How to Take Your Company International
Are you selling your goods and services overseas?
Or thinking about it for the future?
1. Pick your countries strategically
In determining your international strategy, you should consider your expansion plans. Think about where you:
Conduct significant business
Have a large client base
See your product or service area growing
Source or manufacture your products
Anticipate a large amount of counterfeits, like China, Brazil, and India
2. Look into international trademarks
A trademark only protects your brand in the country where it was issued. It doesn’t stop companies using your mark in other countries. If you are planning on expanding to other countries, you may want to think about international protection.
You'll need to make sure that you're not infringing on other companies trademarks when selling abroad to reduce your risk of a lawsuit. You'll also want to lock down your brand name, as losing trademark rights in a foreign country can significantly impact your business growth. It can disrupt the manufacturing and shipment of your products, prevent international licensing, increase direct competition, and decrease your ability to develop a global brand.
You have to apply for trademark protection in each country. Although the Community Trademark (for the EU) and the Madrid Protocol (for 97 participating countries) make filing trademarks easier.
Typically, you have six months after your home country trademark application to reserve your foreign trademark application. After that period, the foreign trademarks are issued to the first application filed.
3. Find a distributor
You can distribute your products internationally in a variety of ways. You can open your own foreign branch, hire an agent, work with a large international company, or form a join venture with another brand. You can find connections through trade associations, foreign chambers of commerce in American, and American chambers of commerce in foreign countries. It's a good idea to look for a distributor who has a reliable history of selling similar products to your target market.

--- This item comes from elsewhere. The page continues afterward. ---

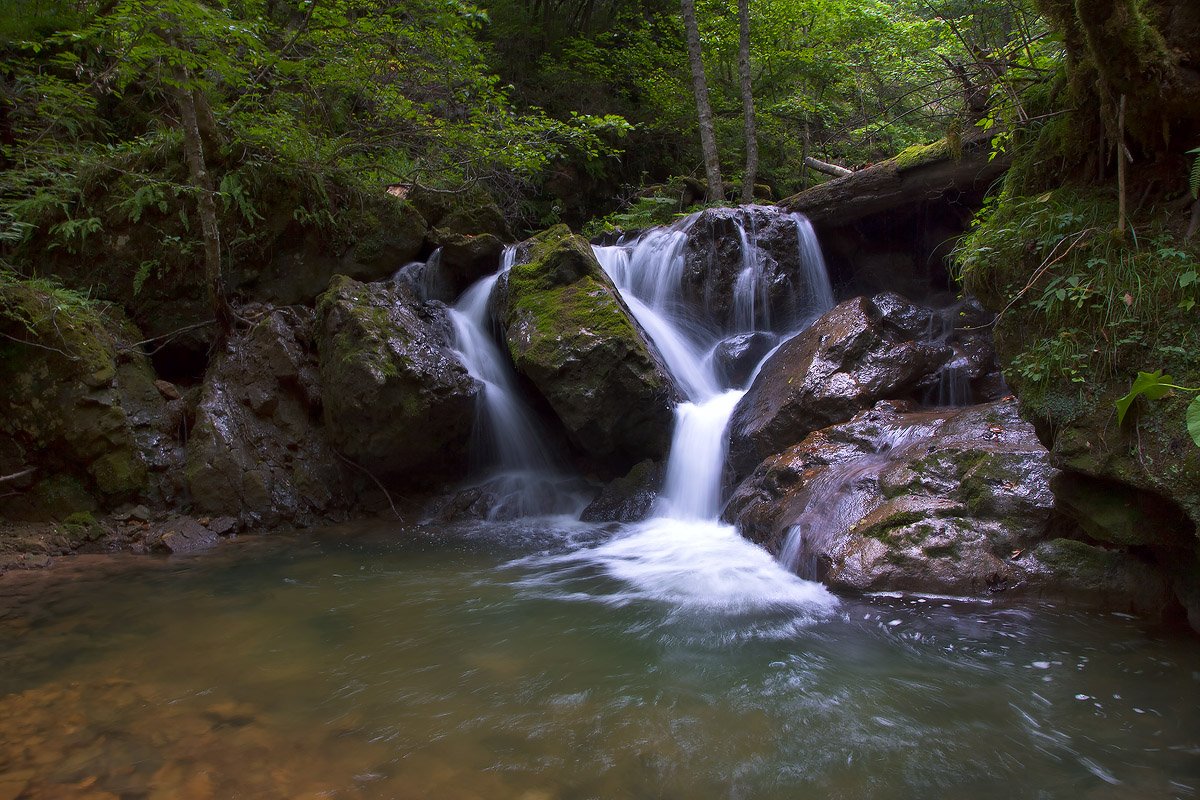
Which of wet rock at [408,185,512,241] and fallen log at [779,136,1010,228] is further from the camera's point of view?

4. Follow country regulations
All countries have their own product regulations. For example, Europoean Union countries have stricter regulations on food and package labelling. China requires all cosmetics be tested on animals. Find the international regulations for your products to determine if you can meet the requirements
5. Learn about importing + exporting laws
When you're shipping products in and out of countries, there are a variety of legal rules you'll need to follow. You'll need to consider everything from shipping methods and packaging to tariffs and duties. We'll be breaking these regulations down soon.
6. Check your agreements
Working with international companies is similar to working with American companies, except much more complex. You have the laws of both countries to consider so there is twice as much risk for your company. It's a good idea to have an attorney review your contracts first to make sure it follows all applicable laws and that it's as profitable as possible for your company.